# Try it
Return the data below exactly, but only from the line containing "3. 阿米巴内部交易规则制订；" through the line containing "Cow fertility trends", with both of those lines included.
-- Material to process follows --
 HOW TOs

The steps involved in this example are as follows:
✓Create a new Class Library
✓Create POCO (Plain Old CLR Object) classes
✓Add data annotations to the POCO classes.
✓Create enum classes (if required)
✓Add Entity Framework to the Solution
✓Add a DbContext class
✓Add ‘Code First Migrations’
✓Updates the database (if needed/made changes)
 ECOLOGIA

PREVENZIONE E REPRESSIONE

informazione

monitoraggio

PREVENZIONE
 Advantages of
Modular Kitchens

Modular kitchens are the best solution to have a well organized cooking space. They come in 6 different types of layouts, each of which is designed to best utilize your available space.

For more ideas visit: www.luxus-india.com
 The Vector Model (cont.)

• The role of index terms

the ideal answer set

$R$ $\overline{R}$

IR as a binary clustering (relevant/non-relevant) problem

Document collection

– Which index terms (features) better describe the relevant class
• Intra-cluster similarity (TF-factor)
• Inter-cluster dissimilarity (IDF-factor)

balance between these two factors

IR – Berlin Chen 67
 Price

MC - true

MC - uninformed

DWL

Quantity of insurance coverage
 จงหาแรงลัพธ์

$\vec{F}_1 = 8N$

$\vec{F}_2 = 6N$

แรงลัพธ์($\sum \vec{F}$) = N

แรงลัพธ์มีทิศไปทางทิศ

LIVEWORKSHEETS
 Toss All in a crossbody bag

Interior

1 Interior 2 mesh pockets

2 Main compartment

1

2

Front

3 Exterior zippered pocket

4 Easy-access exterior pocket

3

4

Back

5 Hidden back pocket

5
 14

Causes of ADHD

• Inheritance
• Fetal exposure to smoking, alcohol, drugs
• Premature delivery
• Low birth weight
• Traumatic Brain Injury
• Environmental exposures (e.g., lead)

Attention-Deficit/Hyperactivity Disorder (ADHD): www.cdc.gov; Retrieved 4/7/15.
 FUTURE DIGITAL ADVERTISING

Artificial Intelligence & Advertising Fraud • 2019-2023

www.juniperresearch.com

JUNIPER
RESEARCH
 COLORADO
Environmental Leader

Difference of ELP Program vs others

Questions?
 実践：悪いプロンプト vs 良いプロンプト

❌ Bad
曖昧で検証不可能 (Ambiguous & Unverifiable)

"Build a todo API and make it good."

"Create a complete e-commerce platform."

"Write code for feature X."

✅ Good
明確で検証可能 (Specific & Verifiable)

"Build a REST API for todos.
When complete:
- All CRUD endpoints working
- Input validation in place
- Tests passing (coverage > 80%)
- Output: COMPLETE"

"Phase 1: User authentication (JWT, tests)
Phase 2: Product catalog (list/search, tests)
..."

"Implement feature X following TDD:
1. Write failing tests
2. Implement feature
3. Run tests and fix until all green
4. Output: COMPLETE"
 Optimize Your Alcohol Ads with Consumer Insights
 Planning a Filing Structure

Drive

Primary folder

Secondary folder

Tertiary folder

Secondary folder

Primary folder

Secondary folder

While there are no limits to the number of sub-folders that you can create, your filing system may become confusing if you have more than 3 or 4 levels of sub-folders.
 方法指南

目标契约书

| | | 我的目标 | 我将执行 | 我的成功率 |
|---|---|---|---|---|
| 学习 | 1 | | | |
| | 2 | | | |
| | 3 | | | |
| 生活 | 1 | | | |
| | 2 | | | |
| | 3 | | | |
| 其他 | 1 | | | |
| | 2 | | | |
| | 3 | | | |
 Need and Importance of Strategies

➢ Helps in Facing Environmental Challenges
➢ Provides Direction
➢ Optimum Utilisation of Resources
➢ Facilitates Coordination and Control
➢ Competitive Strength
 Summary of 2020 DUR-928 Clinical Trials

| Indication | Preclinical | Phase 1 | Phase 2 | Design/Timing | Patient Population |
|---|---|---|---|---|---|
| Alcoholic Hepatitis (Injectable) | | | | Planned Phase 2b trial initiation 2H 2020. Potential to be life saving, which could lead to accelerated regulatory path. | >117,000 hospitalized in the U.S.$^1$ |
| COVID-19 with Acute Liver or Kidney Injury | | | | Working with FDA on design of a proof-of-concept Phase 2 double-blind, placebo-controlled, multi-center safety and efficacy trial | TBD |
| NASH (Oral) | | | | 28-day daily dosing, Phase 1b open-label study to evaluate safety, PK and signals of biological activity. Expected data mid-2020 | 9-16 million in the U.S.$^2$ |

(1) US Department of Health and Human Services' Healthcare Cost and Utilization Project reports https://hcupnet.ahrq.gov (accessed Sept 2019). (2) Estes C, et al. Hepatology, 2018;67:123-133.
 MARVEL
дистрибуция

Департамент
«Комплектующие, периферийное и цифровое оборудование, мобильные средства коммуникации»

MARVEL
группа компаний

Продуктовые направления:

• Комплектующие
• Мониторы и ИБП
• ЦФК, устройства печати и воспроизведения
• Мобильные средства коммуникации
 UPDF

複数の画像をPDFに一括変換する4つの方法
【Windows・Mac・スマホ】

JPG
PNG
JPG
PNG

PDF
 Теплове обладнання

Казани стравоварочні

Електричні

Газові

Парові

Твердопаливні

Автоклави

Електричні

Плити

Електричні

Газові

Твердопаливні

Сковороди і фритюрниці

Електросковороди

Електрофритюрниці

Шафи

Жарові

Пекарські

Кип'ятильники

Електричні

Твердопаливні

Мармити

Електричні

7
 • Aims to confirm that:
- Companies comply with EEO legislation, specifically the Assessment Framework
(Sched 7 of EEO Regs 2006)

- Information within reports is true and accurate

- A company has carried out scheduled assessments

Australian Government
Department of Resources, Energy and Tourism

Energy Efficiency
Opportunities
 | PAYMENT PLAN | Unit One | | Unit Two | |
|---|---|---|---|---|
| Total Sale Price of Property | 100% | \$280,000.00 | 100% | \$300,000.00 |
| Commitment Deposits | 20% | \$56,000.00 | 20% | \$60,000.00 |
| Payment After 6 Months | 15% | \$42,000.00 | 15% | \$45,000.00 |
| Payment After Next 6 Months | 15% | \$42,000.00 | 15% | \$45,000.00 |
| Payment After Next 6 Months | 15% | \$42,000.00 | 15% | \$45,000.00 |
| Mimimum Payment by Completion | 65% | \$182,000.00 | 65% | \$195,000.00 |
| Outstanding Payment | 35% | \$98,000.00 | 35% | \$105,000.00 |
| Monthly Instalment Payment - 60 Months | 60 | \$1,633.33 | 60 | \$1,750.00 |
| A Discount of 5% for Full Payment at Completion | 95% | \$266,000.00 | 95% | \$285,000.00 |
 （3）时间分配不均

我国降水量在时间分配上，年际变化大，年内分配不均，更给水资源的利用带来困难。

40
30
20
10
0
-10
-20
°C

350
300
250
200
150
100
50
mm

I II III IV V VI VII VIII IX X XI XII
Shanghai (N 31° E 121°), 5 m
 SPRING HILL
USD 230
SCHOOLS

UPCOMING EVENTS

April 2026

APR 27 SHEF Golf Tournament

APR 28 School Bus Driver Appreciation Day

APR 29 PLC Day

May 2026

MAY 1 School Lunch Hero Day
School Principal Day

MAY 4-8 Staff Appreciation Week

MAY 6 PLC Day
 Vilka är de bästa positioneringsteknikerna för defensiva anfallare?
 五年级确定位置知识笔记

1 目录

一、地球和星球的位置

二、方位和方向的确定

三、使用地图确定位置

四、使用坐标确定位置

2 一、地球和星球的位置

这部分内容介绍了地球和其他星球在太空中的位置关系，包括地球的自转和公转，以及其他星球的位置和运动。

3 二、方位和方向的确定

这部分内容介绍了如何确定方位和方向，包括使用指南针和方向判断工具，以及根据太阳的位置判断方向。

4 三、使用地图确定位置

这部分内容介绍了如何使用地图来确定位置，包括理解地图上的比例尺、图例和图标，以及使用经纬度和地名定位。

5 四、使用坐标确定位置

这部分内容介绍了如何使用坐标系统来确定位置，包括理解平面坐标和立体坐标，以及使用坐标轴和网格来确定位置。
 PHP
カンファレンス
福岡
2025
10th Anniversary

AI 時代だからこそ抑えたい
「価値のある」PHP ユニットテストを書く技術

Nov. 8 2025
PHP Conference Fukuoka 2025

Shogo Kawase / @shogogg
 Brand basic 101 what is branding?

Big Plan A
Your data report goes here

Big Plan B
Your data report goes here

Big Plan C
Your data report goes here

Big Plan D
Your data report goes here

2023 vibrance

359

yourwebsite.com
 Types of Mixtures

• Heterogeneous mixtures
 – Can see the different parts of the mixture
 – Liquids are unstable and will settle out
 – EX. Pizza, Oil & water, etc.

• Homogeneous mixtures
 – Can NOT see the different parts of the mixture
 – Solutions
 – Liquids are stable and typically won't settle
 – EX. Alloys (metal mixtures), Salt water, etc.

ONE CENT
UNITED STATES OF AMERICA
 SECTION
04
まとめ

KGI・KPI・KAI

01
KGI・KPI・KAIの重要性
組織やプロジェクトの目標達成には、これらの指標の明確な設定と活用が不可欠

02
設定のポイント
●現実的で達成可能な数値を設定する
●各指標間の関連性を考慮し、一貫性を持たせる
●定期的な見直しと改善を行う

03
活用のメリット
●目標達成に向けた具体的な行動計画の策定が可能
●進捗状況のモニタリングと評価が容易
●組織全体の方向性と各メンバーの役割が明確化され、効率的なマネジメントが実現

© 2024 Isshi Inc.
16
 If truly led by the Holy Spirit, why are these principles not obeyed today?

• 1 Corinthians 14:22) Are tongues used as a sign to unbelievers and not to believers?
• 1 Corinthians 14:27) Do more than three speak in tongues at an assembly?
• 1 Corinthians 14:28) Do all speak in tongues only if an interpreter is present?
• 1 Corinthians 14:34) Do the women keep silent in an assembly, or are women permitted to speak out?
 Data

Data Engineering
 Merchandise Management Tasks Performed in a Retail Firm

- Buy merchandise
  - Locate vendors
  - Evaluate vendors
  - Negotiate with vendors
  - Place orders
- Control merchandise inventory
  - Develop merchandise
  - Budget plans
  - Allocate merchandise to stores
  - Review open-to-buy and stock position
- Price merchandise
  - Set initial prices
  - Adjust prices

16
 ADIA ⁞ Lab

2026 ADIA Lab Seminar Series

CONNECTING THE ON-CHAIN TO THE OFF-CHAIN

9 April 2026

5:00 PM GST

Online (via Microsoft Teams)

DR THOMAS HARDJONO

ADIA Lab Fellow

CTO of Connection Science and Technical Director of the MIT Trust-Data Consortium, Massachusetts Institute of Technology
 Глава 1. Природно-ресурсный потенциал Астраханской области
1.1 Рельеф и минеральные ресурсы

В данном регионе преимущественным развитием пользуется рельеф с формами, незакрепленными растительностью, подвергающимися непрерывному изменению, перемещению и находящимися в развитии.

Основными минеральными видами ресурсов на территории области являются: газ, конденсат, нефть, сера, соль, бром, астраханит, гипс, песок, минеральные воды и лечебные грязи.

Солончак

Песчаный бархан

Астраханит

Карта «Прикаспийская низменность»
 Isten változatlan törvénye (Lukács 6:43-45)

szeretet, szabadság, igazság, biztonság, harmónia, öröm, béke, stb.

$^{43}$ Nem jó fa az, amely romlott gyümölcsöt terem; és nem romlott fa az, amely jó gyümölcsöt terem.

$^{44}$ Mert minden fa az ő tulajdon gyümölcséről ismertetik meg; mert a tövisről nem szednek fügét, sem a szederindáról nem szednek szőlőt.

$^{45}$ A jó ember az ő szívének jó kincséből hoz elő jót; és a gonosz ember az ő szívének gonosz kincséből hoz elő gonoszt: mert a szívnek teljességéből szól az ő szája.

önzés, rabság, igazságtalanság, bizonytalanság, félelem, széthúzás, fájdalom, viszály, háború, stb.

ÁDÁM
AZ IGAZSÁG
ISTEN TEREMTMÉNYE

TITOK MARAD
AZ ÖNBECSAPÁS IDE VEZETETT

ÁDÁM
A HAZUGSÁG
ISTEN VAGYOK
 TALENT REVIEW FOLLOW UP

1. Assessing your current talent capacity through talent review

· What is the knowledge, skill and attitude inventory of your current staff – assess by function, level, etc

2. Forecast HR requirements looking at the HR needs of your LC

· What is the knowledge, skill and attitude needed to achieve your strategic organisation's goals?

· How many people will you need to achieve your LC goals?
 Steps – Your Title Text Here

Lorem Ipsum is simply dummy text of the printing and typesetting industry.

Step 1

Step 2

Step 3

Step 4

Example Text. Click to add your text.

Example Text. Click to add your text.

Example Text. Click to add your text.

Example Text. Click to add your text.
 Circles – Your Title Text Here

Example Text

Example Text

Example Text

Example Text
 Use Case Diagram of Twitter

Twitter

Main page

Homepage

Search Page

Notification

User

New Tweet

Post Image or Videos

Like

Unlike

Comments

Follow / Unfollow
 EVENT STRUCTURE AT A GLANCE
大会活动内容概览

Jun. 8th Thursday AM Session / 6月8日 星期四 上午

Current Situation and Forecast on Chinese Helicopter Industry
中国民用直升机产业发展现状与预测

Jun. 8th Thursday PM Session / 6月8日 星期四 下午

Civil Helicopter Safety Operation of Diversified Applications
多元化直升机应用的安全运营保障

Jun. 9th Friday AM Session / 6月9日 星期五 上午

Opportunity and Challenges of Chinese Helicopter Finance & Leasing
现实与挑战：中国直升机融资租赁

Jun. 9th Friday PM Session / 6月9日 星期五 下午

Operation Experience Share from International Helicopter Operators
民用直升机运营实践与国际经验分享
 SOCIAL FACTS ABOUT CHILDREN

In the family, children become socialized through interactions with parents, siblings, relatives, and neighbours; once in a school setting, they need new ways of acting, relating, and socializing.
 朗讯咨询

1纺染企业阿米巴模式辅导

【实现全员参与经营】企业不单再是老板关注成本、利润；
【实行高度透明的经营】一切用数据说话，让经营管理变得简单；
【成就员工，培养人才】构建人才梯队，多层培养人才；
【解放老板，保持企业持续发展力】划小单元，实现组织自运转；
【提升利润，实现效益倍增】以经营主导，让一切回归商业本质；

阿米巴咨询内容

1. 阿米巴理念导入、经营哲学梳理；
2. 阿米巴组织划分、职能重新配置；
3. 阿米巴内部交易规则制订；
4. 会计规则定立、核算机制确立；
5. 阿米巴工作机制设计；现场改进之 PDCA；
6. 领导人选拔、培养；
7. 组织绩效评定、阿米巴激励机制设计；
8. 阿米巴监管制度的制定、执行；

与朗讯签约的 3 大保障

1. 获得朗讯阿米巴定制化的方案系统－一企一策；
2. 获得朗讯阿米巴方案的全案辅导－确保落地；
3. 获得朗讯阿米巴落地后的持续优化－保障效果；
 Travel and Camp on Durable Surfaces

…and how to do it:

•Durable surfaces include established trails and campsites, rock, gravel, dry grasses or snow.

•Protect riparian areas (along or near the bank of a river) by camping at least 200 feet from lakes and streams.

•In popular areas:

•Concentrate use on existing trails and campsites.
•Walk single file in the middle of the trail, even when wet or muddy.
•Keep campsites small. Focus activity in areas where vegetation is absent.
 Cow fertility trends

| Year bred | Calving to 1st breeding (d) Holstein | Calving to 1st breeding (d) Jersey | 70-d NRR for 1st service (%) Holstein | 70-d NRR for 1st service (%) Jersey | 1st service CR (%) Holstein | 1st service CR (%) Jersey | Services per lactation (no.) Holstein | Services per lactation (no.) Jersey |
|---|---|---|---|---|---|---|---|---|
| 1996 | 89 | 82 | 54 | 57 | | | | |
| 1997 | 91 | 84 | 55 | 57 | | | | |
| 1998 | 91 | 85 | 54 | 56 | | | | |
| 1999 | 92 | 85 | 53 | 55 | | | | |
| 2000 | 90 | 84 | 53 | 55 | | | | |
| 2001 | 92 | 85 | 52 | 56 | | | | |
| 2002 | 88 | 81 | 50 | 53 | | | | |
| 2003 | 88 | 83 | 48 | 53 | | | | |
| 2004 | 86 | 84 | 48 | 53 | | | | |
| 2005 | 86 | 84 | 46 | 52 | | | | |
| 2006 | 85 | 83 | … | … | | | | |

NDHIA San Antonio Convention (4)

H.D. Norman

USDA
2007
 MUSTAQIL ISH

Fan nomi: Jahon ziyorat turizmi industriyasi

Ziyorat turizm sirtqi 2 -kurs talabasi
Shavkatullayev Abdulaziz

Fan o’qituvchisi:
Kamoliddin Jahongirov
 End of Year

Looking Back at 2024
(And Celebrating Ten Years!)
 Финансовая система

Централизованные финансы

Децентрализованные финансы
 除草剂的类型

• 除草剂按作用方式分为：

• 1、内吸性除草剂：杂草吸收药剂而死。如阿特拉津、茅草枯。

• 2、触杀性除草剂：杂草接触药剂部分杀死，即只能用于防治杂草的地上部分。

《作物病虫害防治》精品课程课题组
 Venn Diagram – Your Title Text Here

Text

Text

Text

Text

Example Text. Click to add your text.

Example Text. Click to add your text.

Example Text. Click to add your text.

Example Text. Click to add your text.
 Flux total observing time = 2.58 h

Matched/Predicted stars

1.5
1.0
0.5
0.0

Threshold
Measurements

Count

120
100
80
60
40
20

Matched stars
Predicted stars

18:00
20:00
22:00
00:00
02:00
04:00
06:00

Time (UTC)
-- Material to process concluded --
# Output for this exercise
3. 阿米巴内部交易规则制订；
4. 会计规则定立、核算机制确立；
5. 阿米巴工作机制设计；现场改进之 PDCA；
6. 领导人选拔、培养；
7. 组织绩效评定、阿米巴激励机制设计；
8. 阿米巴监管制度的制定、执行；

与朗讯签约的 3 大保障

1. 获得朗讯阿米巴定制化的方案系统－一企一策；
2. 获得朗讯阿米巴方案的全案辅导－确保落地；
3. 获得朗讯阿米巴落地后的持续优化－保障效果；
 Travel and Camp on Durable Surfaces

…and how to do it:

•Durable surfaces include established trails and campsites, rock, gravel, dry grasses or snow.

•Protect riparian areas (along or near the bank of a river) by camping at least 200 feet from lakes and streams.

•In popular areas:

•Concentrate use on existing trails and campsites.
•Walk single file in the middle of the trail, even when wet or muddy.
•Keep campsites small. Focus activity in areas where vegetation is absent.
 Cow fertility trends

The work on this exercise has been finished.